─── Given text
The lithostratigraphic column in different zones of the Zagros fold and thrust belt33.

The Nargesi oil field is located in the easternmost part of the Dezful Embayment. It has a length of 39 km and a width of 6–8 km, oriented northwest-southeast. While sufficient evidence on the exact effect of the Kazerun fault on this field is not precisely determined, it appears to exhibit a right-angled movement influenced by the Kazerun fault from the Giskan surface anticline. The main reservoir of this field is the Asmari–Jahrum successions, which contain oil of about 35–37°API and more than 1% sulfur content. The Bangestan group is a subsidiary in this field; oil traces have recently been reported.

Materials and methods

Sample

Six oil samples were collected from different wells across the Nargesi field to characterize the reservoir architecture of the Asmari–Jahrum reservoir. These wells are produced from a similar reservoir layer and represent spatial variability across the field. The studied samples capture the main heterogeneities within the Asmari–Jahrum reservoir in the Nargesi field. The location of studied wells are illustrated in Fig. 1, and the samples are labelled NI-AS-1 to NI-AS-6.

To ensure data reliability, high-purity reagents were used for asphaltenes extraction and FTIR analysis, including n-hexane (Sigma-Aldrich, ≥ 97.0%, HPLC-grade), Toluene (Sigma-Aldrich, ≥ 99.9%, HPLC-grade), and KBr (Sigma-Aldrich, ≥ 99.999%, HPLC-grade).

Asphaltene extraction

Asphaltene extraction from the studied samples (e.g., NI-AS-1 to NI-AS-6) was performed according to the ASTM D 6560 standard34. Crude oil and n-hexane solvent were mixed (1 g: 30 ml) and refluxed for 1 h. The mixture was sealed and placed in a dark location overnight before being filtered with Whatman No. 42 filter paper. Impurities were washed with hot n-hexane, and the pure asphaltenes were recovered using a toluene solvent. The solvent was evaporated, and the asphaltenes were heated at 100 °C for 30 min. The asphaltene content of all samples averages 1.23%, ranging from 0.74 to 1.65%. The consistency and repeatability of the asphaltenes yield were calculated by extracting one sample six times. The uncertainty in the asphaltenes yield was ± 0.2%.

FTIR spectroscopy

Asphaltenes were pulverized and mixed with the KBr powder (1 wt%: 100 wt%). The mixture was pressed under high pressure to obtain a transparent pellet. The FTIR spectra were recorded on the pellets using a Bruker Tensor 27, with 32 scans in the 4000–400 cm−1 range and a resolution of 4 cm−1. Each sample was analyzed three times, and the average value was then further processed. The second derivative was calculated using the Savitzky–Golay (S–G) derivative method for spectra to remove the effect of baseline variations before processing.
──────
─── Entries supplied
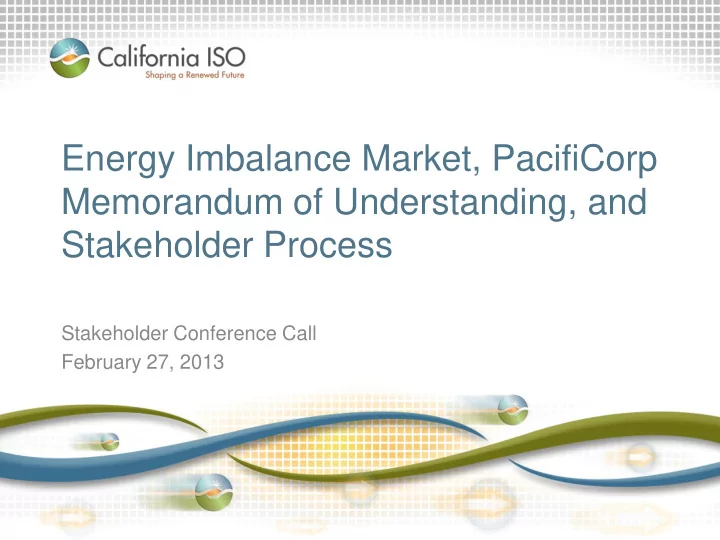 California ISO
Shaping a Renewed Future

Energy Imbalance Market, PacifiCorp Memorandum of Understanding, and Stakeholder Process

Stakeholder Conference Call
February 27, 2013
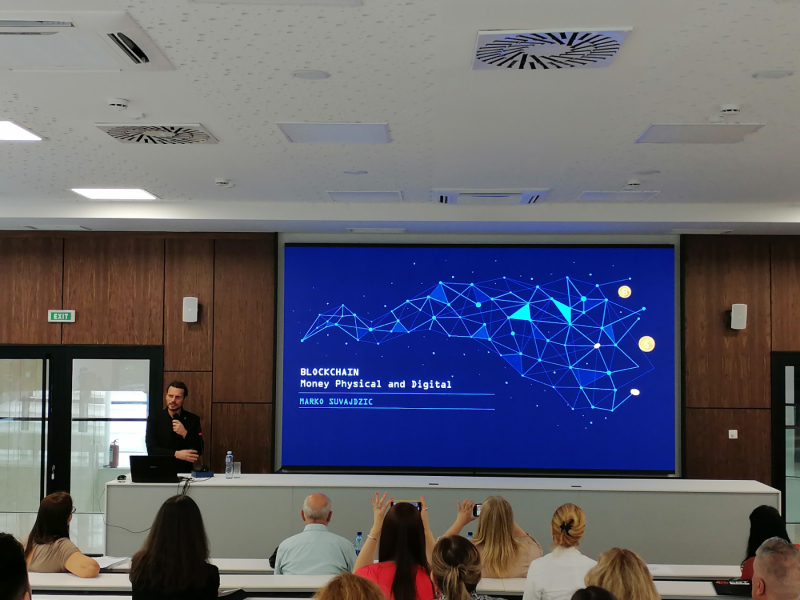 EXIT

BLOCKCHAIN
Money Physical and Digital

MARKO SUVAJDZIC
──────
─── Entries supplied
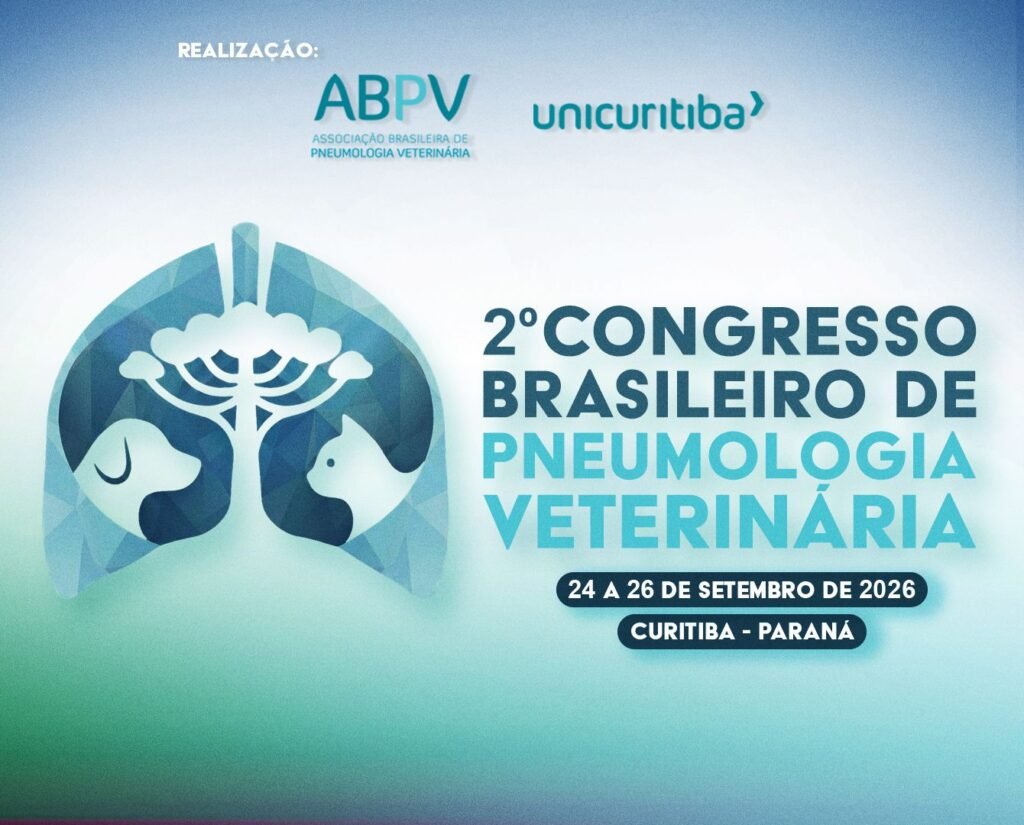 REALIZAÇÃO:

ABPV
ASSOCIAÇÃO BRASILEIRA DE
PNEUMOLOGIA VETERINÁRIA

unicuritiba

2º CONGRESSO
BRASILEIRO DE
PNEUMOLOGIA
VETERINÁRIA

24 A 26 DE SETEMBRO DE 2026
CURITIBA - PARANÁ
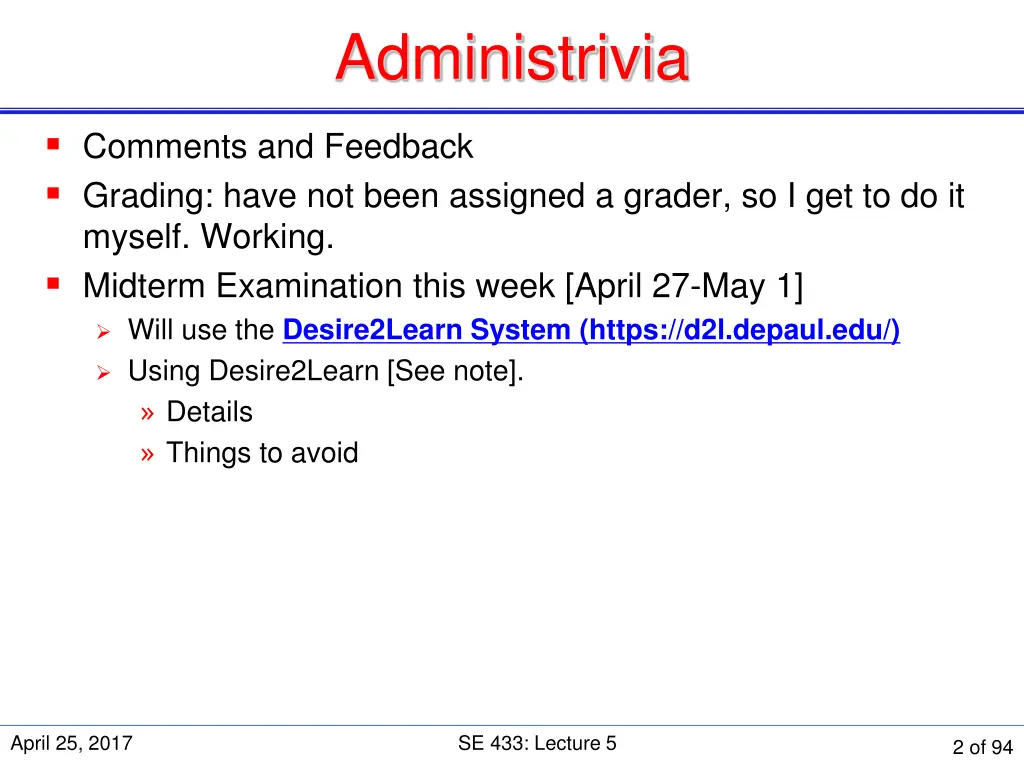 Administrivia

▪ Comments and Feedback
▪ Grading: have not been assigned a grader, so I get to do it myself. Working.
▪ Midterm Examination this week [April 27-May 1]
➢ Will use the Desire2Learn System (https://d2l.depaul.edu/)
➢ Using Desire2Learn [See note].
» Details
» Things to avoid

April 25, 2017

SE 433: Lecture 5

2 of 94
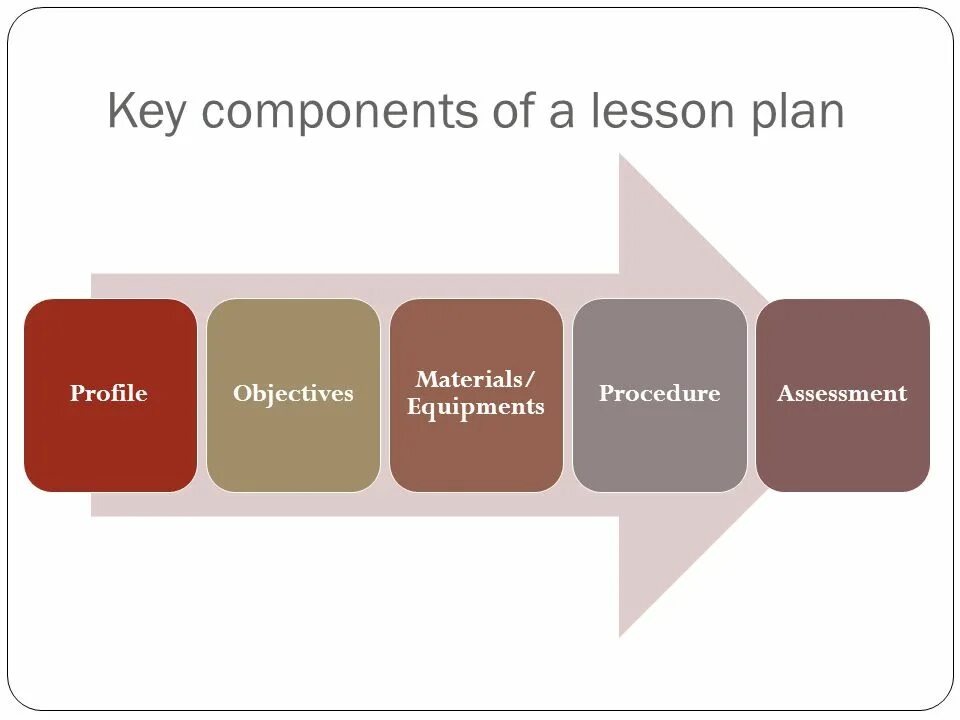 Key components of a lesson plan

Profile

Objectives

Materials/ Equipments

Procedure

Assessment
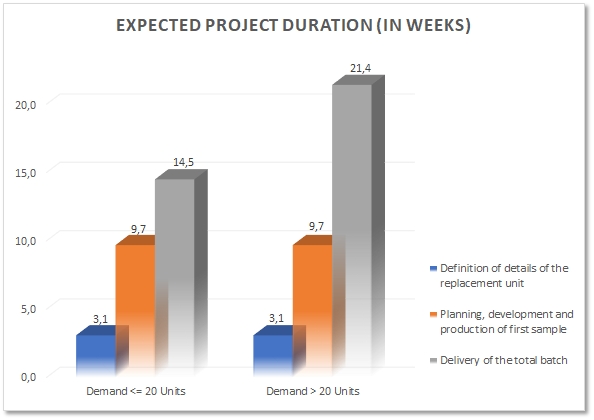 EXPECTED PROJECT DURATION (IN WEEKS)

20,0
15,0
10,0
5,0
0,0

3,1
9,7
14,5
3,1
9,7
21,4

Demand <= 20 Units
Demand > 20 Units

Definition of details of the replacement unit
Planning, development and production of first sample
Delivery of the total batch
──────
● Exercise instructions
(1) Reproduce the part of the Nargesi oil field text starting at "To ensure data" and ending at "(Sigma-Aldrich, ≥ 99.999%, HPLC-grade).".
(2) Turn the paragraph of the Nargesi oil field text that begins "Asphaltene extraction from the studied samples" into a concise bulleted list that keeps its main facts.

● Solution set
(1)
To ensure data reliability, high-purity reagents were used for asphaltenes extraction and FTIR analysis, including n-hexane (Sigma-Aldrich, ≥ 97.0%, HPLC-grade), Toluene (Sigma-Aldrich, ≥ 99.9%, HPLC-grade), and KBr (Sigma-Aldrich, ≥ 99.999%, HPLC-grade).

(2)
- Asphaltenes were extracted from samples NI-AS-1 to NI-AS-6 following the ASTM D 6560 standard.
- Crude oil and n-hexane were mixed at 1 g : 30 ml and refluxed for 1 h.
- The mixture was sealed, kept in a dark place overnight, and filtered through Whatman No. 42 paper.
- Impurities were washed out with hot n-hexane. The pure asphaltenes were recovered with toluene.
- The solvent was evaporated, and the asphaltenes were heated at 100 °C for 30 min.
- Asphaltene content averages 1.23%, ranging from 0.74 to 1.65%.
- Repeatability was checked by extracting one sample six times. The yield uncertainty was ± 0.2%.